Please set down everything in the material below, from the line containing "What is the" down to the very end, keeping every line unchanged.
-*-*-
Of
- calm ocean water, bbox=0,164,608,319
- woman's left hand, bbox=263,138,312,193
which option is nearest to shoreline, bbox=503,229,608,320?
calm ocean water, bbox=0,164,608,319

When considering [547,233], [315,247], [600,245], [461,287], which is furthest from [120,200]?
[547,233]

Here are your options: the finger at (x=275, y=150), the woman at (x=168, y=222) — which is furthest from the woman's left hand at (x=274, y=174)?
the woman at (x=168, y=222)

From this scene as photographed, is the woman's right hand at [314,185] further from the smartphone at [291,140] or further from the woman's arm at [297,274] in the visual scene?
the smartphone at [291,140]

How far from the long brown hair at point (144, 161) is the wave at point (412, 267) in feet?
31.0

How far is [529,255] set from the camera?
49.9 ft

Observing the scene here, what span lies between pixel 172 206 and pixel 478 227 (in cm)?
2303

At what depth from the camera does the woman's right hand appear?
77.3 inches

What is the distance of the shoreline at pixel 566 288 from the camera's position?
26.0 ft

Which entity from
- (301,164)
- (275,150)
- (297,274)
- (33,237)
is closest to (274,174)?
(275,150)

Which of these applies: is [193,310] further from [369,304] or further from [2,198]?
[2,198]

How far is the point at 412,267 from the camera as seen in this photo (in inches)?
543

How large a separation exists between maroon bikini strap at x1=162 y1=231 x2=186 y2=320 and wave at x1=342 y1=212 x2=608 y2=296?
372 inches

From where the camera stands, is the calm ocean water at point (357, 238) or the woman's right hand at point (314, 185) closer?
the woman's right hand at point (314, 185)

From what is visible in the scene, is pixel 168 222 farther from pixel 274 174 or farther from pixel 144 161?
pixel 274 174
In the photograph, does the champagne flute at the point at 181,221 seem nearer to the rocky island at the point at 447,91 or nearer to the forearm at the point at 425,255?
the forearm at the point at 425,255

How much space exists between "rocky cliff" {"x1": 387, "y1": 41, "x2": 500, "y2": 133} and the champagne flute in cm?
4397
-*-*-
[Task response]
What is the distance of the shoreline at pixel 566 288 from the camera's position?
26.0 ft

Which entity from
- (301,164)
- (275,150)
- (297,274)
- (33,237)
is closest to (274,174)?
(275,150)

Which of these applies: is [193,310] further from [369,304] or further from [2,198]?
[2,198]

How far is the point at 412,267 from the camera as seen in this photo (in inches)?
543

How large a separation exists between maroon bikini strap at x1=162 y1=231 x2=186 y2=320 and wave at x1=342 y1=212 x2=608 y2=296?
372 inches

From where the camera stands, is the calm ocean water at point (357, 238) or the woman's right hand at point (314, 185) closer?
the woman's right hand at point (314, 185)

From what is visible in the scene, is pixel 168 222 farther from pixel 274 174 or farther from pixel 144 161?
pixel 274 174
In the photograph, does the champagne flute at the point at 181,221 seem nearer to the rocky island at the point at 447,91 or nearer to the forearm at the point at 425,255?
the forearm at the point at 425,255

How much space exists between "rocky cliff" {"x1": 387, "y1": 41, "x2": 500, "y2": 133} and the champagne flute in cm?
4397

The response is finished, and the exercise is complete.